How to evaluate a sustainable corporate gift proposal

Before signing any order for corporate merchandise, these are the questions worth asking the supplier.

What materials do you use, and can you verify this? "Quality stainless steel" isn't enough. The difference between 304 and 201 stainless steel is real and affects long-term durability and food safety. A supplier who can't specify the steel grade can't guarantee the quality they promise.

What is the real guarantee? Not the minimum legal two-year guarantee. The brand guarantee, what the company does when the product fails. A clear, uncluttered claims process is the most honest indicator of how much the manufacturer believes in its own product.

Can you demonstrate the impact with data? If the proposal includes a sustainability or social impact dimension, request the data. Project name, location, impact metrics, who audits, and how often. If there's no specific data, there's marketing.

Does the product pass the real-world use test? Request a sample. Use it yourself for a week. Would you take it to a client meeting? Would you choose it over other options you already have? If you wouldn't, don't expect your employees or clients to.

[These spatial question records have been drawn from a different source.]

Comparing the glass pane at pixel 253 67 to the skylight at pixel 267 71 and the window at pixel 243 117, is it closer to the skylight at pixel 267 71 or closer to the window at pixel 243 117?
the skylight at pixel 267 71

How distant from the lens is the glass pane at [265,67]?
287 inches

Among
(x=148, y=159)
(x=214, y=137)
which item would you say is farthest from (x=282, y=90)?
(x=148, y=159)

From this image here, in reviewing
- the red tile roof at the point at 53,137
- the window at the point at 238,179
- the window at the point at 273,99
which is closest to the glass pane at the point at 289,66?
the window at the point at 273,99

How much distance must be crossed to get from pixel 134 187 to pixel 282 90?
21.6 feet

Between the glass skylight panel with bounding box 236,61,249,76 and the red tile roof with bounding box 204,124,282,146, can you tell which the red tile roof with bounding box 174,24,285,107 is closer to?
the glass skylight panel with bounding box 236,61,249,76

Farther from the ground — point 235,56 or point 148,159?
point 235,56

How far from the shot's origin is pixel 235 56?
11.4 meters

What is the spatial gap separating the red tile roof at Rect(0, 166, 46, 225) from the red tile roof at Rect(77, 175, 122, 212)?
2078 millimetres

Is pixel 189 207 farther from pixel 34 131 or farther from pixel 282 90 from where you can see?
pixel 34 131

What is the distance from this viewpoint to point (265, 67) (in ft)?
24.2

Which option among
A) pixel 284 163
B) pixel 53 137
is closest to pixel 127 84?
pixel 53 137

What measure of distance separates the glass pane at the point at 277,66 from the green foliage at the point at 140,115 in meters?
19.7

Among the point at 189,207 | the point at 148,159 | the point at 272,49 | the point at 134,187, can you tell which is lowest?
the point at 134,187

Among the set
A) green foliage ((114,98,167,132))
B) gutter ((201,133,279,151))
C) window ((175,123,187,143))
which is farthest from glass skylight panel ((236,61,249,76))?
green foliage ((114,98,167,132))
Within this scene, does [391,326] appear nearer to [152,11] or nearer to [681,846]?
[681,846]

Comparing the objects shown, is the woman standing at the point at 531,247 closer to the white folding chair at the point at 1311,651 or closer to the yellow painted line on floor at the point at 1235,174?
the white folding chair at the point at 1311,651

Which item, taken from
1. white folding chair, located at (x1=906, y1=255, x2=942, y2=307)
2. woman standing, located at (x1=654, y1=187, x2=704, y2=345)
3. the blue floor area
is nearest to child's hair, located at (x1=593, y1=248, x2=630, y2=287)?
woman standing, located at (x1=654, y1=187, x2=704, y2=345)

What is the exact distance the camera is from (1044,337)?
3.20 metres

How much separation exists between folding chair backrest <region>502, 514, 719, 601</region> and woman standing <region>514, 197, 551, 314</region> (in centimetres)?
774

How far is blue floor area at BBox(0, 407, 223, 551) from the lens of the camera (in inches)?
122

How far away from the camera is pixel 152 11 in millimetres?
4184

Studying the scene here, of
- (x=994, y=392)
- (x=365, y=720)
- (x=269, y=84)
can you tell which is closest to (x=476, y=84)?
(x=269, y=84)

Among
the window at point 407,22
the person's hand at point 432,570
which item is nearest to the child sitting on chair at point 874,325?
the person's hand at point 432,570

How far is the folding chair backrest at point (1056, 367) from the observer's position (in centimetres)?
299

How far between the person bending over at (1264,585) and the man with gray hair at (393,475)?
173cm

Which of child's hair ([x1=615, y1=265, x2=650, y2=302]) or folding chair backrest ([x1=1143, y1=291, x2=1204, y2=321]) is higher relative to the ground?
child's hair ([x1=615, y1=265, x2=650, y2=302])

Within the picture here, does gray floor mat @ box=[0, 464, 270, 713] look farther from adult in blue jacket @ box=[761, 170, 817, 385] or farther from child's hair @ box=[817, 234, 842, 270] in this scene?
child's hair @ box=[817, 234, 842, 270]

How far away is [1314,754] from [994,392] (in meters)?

What Fluye offers for businesses

We work with companies in Spain and Europe that are looking for two things: a truly high-quality corporate gift that their teams and customers will actually use, and a measurable impact that they can document.

Each Fluye bottle is made of 304 stainless steel, with double-wall vacuum insulation and a lifetime guarantee with no fine print. And each unit funds clean water access projects in communities in the high Andes of Peru, with verifiable data you can include in your sustainability reports.

We offer dry-engraved logos, without inks, for orders of 20 units or more. And an impactful dashboard that displays in real time the liters of water financed by your company's total bottle usage.

This isn't a pitch. It's what we do and how we do it. If it aligns with your needs, request a proposal here and we can discuss it.


Corporate merchandise that no one uses isn't a brand investment. It's just noise with a logo. By 2026, the difference between a corporate gift that works and one that doesn't will come down to a single question: Would you use it?